Nitekim Kürdistan ciddi bir devrim yaşayamadığı için tarihte güçlü roman örneklerine rastlayamıyoruz; ne 18., ne 19., ne de 20. yüzyılda.Yazılanlar, kemalizmin imha siyaseti temelinde ortaya çıkan Türk romanlarıdır. Bu konuda bir Yaşar Kemal bile aslında Türkleşmiş Kürt gerçeğinden esinlenerek yola çıkan ve bunu edebiyatla sürdüren gerçeğin ismidir. Böyle bir romancılığa sahiptir. Buna benzer birçok romancı vardır. Bütün cumhuriyet tarihi boyunca isyanları ezen ve daha sonra Türkiye ile birleştiren, buna ilericilik biçiminde tanım yapan romancılardır bunlar. Bir yerde kemalist ahlak, tahribat ve imha edebiyat yoluyla meşru gösterilmiştir. Bu temelde oluşan bir düzen; ilerici ve yaşanması gereken bir güzellik denilerek dayatılmıştır. Tabii bunlar edebiyatla aşılanan, reddedilmesi gereken şeylerdir. Bu romanların perspektifi, Kürdistan gerçekliğine acımamak, bunun ne olduğunu anlamamaktır. Her şeyi inkar etmektir, hem de hızla! Tekrar o eski olumsuzlukları deşmemektir.
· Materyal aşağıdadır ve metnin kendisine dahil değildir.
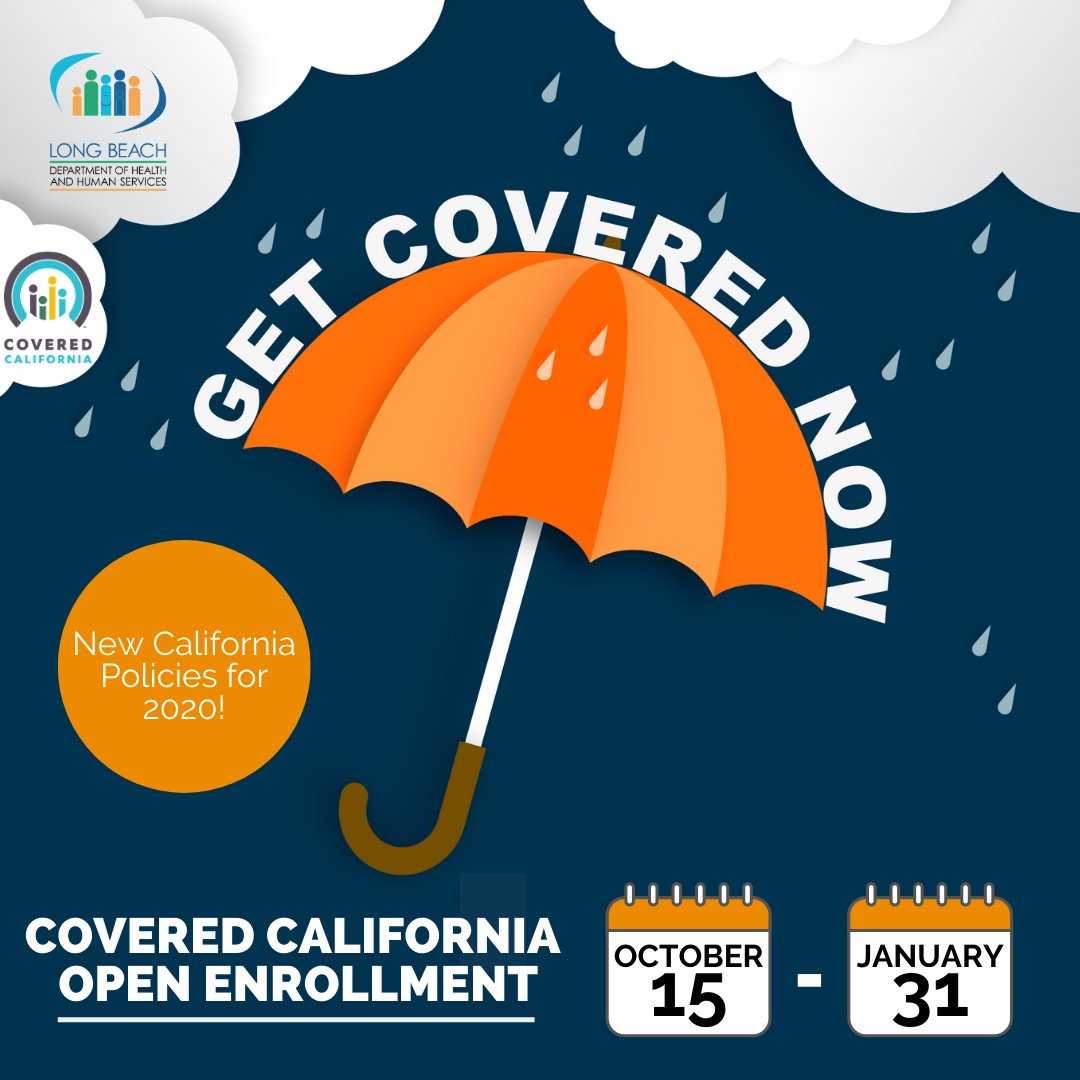 LONG BEACH
DEPARTMENT OF HEALTH
AND HUMAN SERVICES

COVERED
CALIFORNIA

GET COVERED NOW

New California Policies for 2020!

COVERED CALIFORNIA
OPEN ENROLLMENT

OCTOBER
15

-

JANUARY
31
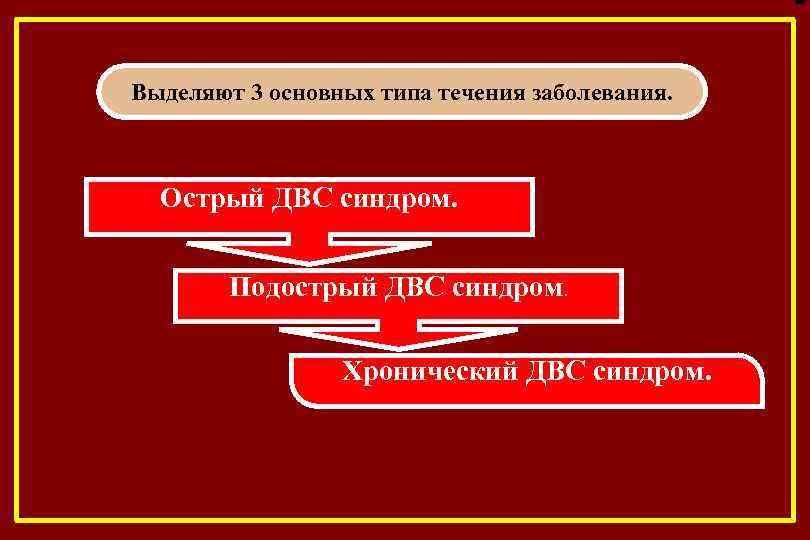 Выделяют 3 основных типа течения заболевания.

Острый ДВС синдром.

Подострый ДВС синдром.

Хронический ДВС синдром.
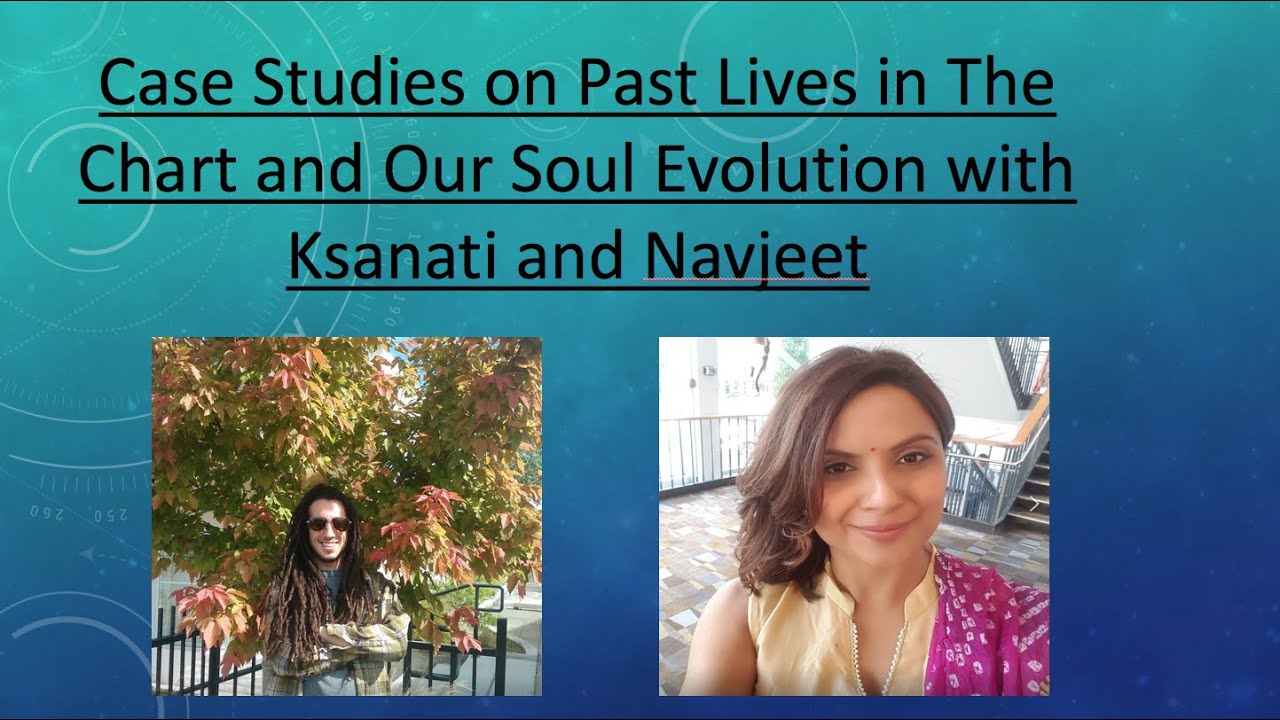 Case Studies on Past Lives in The Chart and Our Soul Evolution with Ksanati and Navjeet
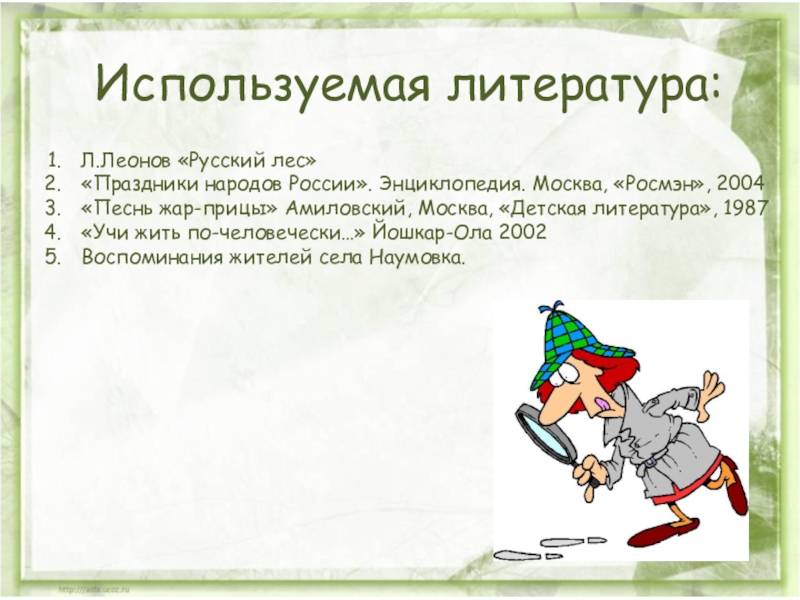 Используемая литература:

1. Л.Леонов «Русский лес»
2. «Праздники народов России». Энциклопедия. Москва, «Росмэн», 2004
3. «Песнь жар-прицы» Амиловский, Москва, «Детская литература», 1987
4. «Учи жить по-человечески…» Йошкар-Ола 2002
5. Воспоминания жителей села Наумовка.

http://aida.ucoz.ru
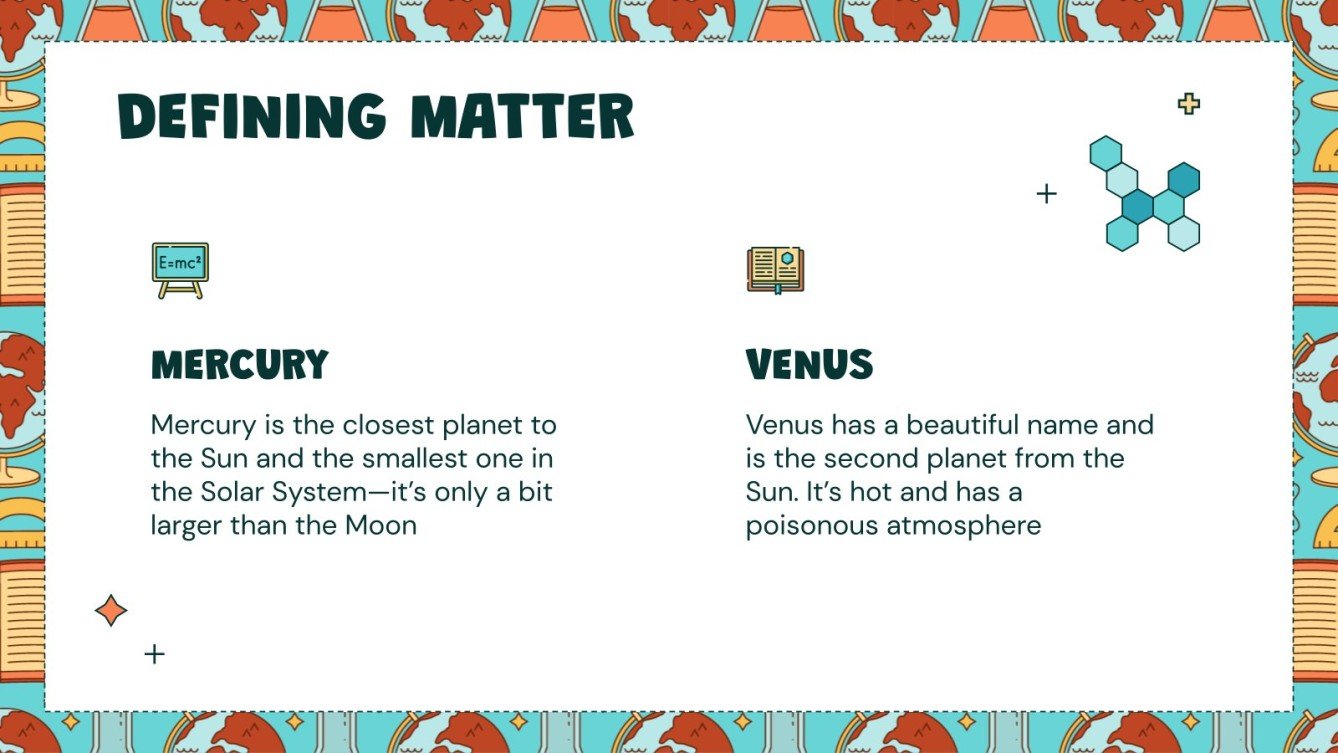 DEFINING MATTER

$E=mc^2$

MERCURY

Mercury is the closest planet to the Sun and the smallest one in the Solar System—it's only a bit larger than the Moon

VENUS

Venus has a beautiful name and is the second planet from the Sun. It's hot and has a poisonous atmosphere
Kürtleri gerici ve vahşi olarak yansıtmaktır.
İşte, ister Türk, isterse Kürt kökenli olsun, şimdiye kadar Kürdistan’a ilişkin iyi romancılık, sanatçılık, edebiyatçılık bu temelde bir işleve sahiptir. Tabii bu romancılık son derece tahribat yaratmıştır. Özellikle kişilik şekillenmesini çarpık geliştirmiştir. Özgür, gerçekçi düşünmeyi engellemiştir. Türkleşmeyi, metropole taşınmayı, kendi ülkesini ve halkını hor görmeyi, ondan kolayca vazgeçmeyi beraberinde getirmiştir. Bu, metropole, Avrupa’ya muazzam bir akış, kendinden kaçış sürecidir. Aynı zamanda ruhundan ve beyninden kaçış sürecidir de. Hatta bu süreç, lanetlemeye kadar ilerlemiştir. Çok azı gerçekliğine sahip çıkabilmiştir. Her şey çok ucuz elden çıkarılmıştır. Adını ağzına alanlar da ya ajanlaştırılmışlar, ya da işbirlikçiliğin bazı çıkarlar temelinde edindiği misyonlar olarak ortaya çıkmışlardır. Burada edebiyat, yurtseverliğin, toplumsal özgürlüğün yanından bile geçmeyen bir kavrama dönüştürülmüştür.
Tabii bunu devrimci hareketin çıkışına kadar daha trajikleşmiş ve derinleşmiş olarak görüyoruz. Özellikle her isyanın başarısızlığı, böyle bir sonuca gitmede rol oynamıştır. İsyan sonrası, yani beyaz terör dönemi Kürt halk gerçekliğini aslında isyan döneminden daha tehlikeli ve bitişin eşiği diyebileceğimiz bir noktaya kadar getirmiştir.